Niezbędne do naprawy materiały zostały już przygotowane, a Ain Koster, rzecznik estońskiego operatora Elering, powiedział, że firma uzgodniła ze swoim fińskim partnerem Gasgrid, że ze względów bezpieczeństwa nie ujawni szczegółowych informacji na temat przebiegu prac.
Zgodnie z umową serwisową zawartą pomiędzy obydwoma operatorami systemów za naprawę odpowiada Gasgrid, ponieważ usterka zlokalizowana jest na fińskich wodach terytorialnych. W chwili obecnej w estońskiej strefie ekonomicznej nie są planowane żadne działania naprawcze. W celu oczyszczenia rurociągu i przeprowadzenia próby ciśnieniowej konieczne są jednak działania na obu końcach gazociągu.
Niedawno zakończono wstępną ocenę próby ciśnieniowej w gazociągu Balticconnector. Zanim gazociąg będzie mógł wznowić przesył komercyjny, konieczne będzie m.in. napełnienie go przefiltrowaną wodą, oczyszczenie i kalibracja, wykonanie próby ciśnieniowej hydrostatycznej, usunięcie wody, osuszenie rury i napełnienie azotem, a następnie gazem ziemnym.
W tej chwili wiadomo, że rura jest częściowo wypełniona wodą morską i ciałami obcymi, czyli błotem, glonami itp.

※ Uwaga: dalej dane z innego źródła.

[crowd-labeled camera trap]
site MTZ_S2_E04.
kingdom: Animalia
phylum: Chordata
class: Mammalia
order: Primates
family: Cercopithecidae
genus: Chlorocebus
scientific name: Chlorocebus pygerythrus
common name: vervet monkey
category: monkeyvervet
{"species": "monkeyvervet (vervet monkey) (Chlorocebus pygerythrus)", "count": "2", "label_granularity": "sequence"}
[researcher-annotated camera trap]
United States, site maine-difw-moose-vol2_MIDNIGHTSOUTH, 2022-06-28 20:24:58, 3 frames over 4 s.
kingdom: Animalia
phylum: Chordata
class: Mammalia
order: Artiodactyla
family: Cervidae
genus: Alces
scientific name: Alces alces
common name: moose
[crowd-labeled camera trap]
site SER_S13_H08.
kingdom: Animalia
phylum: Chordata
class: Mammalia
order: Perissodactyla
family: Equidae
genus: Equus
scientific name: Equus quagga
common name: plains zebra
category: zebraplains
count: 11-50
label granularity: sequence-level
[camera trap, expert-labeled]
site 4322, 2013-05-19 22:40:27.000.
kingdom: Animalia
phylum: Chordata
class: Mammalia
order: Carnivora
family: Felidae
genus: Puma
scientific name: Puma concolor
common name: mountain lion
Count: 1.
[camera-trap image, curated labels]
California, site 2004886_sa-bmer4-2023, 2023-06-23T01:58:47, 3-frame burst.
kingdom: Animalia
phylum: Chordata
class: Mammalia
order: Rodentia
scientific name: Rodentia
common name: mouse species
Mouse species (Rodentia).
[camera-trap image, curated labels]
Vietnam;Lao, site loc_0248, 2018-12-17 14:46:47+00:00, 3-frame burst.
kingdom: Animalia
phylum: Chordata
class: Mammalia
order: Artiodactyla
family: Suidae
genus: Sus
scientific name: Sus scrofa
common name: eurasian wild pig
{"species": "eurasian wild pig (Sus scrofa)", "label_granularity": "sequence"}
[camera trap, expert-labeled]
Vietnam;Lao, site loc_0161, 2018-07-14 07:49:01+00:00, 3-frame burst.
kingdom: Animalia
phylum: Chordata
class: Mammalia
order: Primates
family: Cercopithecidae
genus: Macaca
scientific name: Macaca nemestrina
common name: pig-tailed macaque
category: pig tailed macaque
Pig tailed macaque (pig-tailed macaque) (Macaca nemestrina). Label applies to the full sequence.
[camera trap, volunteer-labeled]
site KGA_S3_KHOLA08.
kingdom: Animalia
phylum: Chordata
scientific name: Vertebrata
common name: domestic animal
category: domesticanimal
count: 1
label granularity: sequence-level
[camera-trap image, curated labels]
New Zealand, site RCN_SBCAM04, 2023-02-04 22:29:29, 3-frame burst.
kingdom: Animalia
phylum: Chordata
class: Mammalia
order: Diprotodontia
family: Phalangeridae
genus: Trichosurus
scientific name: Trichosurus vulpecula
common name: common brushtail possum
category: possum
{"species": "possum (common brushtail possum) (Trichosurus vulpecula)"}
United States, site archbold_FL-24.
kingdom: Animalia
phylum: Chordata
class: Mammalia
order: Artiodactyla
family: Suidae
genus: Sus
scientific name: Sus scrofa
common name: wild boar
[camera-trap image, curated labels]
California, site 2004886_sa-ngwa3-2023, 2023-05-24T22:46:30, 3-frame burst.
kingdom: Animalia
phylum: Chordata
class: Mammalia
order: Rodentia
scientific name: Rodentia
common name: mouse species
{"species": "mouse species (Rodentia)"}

Na brzegu zostanie wybudowany tymczasowy węzeł sondujący do oczyszczenia gazociągu i umieszczenia w nim sprzętu potrzebnego do próby ciśnieniowej.
W pierwszym etapie zostanie usunięta niefiltrowana woda morska, która przedostała się do rurociągu przez usterkę. Niefiltrowana woda morska i osady zostaną zastąpione przefiltrowaną i poddaną promieniowaniu UV wodą morską.
Do uszkodzenia gazociągu Balticconnector, przebiegającego przez Zatokę Fińską, doszło na początku października. Według śledztwa prowadzonego przez fińskie służby, rurociąg został zniszczony prawdopodobnie przez uderzenie kotwicy z chińskiego frachtowca Newnew Polar Bear, płynącego wówczas z Królewca do Petersburga, w ramach chińskiego szlaku północnego.